Top of ENTRIES PROVIDED

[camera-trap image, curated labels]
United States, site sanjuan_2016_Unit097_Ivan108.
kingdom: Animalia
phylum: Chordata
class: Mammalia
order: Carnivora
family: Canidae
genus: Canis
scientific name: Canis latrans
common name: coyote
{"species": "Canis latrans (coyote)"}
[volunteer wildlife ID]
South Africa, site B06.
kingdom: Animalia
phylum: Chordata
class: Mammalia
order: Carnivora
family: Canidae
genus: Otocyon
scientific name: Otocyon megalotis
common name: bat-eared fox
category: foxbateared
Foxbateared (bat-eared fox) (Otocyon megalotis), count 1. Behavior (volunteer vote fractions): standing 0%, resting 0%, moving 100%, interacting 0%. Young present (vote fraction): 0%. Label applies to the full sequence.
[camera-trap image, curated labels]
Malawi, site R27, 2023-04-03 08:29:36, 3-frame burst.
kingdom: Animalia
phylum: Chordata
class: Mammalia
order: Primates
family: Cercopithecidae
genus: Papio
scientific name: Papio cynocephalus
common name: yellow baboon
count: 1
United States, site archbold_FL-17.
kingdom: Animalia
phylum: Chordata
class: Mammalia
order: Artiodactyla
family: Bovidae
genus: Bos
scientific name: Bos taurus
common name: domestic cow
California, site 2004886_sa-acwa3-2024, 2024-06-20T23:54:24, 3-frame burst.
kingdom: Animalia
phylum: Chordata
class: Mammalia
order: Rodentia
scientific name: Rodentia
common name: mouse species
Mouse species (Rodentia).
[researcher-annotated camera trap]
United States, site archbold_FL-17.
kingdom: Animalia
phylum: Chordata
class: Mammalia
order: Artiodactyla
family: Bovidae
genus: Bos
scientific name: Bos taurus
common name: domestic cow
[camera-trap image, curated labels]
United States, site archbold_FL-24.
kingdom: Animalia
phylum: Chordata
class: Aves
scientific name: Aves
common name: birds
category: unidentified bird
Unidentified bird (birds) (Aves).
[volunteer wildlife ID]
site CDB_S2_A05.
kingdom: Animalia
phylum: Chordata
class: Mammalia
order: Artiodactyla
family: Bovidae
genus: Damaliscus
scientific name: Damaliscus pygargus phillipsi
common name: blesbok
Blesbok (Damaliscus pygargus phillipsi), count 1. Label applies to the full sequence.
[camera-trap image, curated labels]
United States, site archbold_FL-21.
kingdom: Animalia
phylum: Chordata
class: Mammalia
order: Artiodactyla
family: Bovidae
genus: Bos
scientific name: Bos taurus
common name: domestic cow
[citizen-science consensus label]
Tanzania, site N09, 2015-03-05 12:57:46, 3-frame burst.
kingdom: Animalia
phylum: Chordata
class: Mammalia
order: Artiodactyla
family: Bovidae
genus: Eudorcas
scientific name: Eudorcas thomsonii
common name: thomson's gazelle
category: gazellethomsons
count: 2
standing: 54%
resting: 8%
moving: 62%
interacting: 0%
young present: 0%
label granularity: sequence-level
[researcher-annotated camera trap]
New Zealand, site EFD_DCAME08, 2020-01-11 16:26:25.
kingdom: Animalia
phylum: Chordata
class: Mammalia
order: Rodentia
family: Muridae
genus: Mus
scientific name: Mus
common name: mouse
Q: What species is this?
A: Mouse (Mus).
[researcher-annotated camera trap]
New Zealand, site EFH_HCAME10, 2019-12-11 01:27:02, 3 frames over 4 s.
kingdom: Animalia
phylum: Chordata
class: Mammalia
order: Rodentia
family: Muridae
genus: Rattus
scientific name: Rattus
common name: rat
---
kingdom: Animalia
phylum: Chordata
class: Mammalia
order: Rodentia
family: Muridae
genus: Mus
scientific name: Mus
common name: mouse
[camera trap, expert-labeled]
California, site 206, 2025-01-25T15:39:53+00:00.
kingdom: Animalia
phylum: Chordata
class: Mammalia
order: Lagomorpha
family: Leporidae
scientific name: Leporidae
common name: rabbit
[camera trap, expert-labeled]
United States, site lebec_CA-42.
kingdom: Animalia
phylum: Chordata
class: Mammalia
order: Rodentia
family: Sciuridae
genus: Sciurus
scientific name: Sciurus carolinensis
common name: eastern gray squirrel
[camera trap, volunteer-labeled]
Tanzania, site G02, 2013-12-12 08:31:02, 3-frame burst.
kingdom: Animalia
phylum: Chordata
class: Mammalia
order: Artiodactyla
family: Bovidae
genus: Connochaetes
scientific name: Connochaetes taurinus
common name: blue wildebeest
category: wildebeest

Bottom of ENTRIES PROVIDED

TASK BRIEF » Copy out only the lines running from the beginning of the data to the line with "common name: bat-eared fox", both ends included.

ANSWER SECTION »
[camera-trap image, curated labels]
United States, site sanjuan_2016_Unit097_Ivan108.
kingdom: Animalia
phylum: Chordata
class: Mammalia
order: Carnivora
family: Canidae
genus: Canis
scientific name: Canis latrans
common name: coyote
{"species": "Canis latrans (coyote)"}
[volunteer wildlife ID]
South Africa, site B06.
kingdom: Animalia
phylum: Chordata
class: Mammalia
order: Carnivora
family: Canidae
genus: Otocyon
scientific name: Otocyon megalotis
common name: bat-eared fox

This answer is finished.